She leaned close to him, near enough to tease him with her perfume and her femininity. “Prince Kadar, your brother did not want me.”
“He didn’t have a chance to find out.”
“The race goes to the swiftest,” she said, placing her fingers lightly over his hand. “In this case, the crown, with all its benefits and drawbacks, goes to the fastest warrior. That would be you, Prince Kadar.”
“Only because Mac—”
“You are my choice,” she told him sincerely. “His arranged marriage is now yours.”
She admired his consideration for his brother, Serena decided. He put other people’s needs and wishes in front of his own. That was a quality a strong ruler needed. This was the right prince for Balahar.

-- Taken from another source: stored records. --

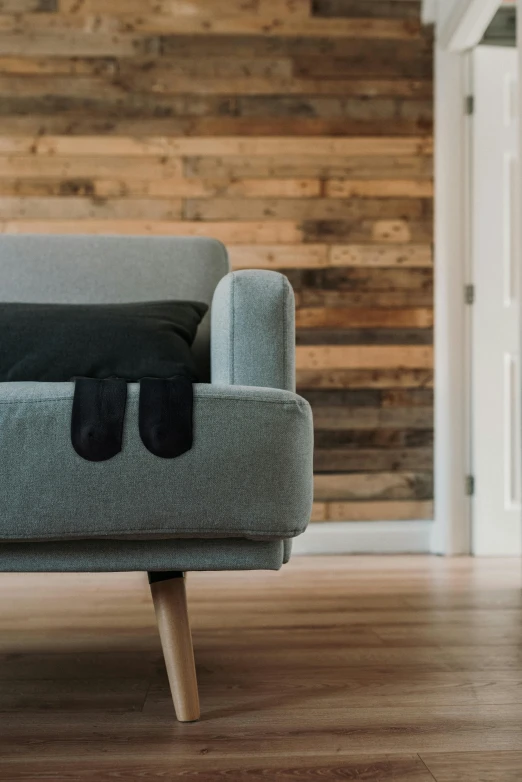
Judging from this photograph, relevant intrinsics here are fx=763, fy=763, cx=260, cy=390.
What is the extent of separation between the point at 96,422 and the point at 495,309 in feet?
8.24

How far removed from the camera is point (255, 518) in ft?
3.63

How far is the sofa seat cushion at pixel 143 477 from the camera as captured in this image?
1079 mm

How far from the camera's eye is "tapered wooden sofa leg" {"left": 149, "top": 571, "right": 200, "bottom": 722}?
117 centimetres

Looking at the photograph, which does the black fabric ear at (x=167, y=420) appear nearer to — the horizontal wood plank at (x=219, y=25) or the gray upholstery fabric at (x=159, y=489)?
the gray upholstery fabric at (x=159, y=489)

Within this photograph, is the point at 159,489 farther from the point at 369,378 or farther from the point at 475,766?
the point at 369,378

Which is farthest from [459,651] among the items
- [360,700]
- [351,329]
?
[351,329]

“Prince Kadar, I promise you will not find me a clinging wife. I am an independent woman. You will not need to keep me entertained, nor treat me like the pampered lapdog you seem to have expected. I am a woman who wishes to put the country she loves first.” She took a deep breath, knowing that Kadar’s answer meant everything to her. “So, my husband, do you find me desirable enough to make love to me?”
Chapter Five
Cade’s throat dried out as he stared at Serena. Was she kidding? Making love to her would be a dream come true; he could feel desire heating through him just by being this close to her.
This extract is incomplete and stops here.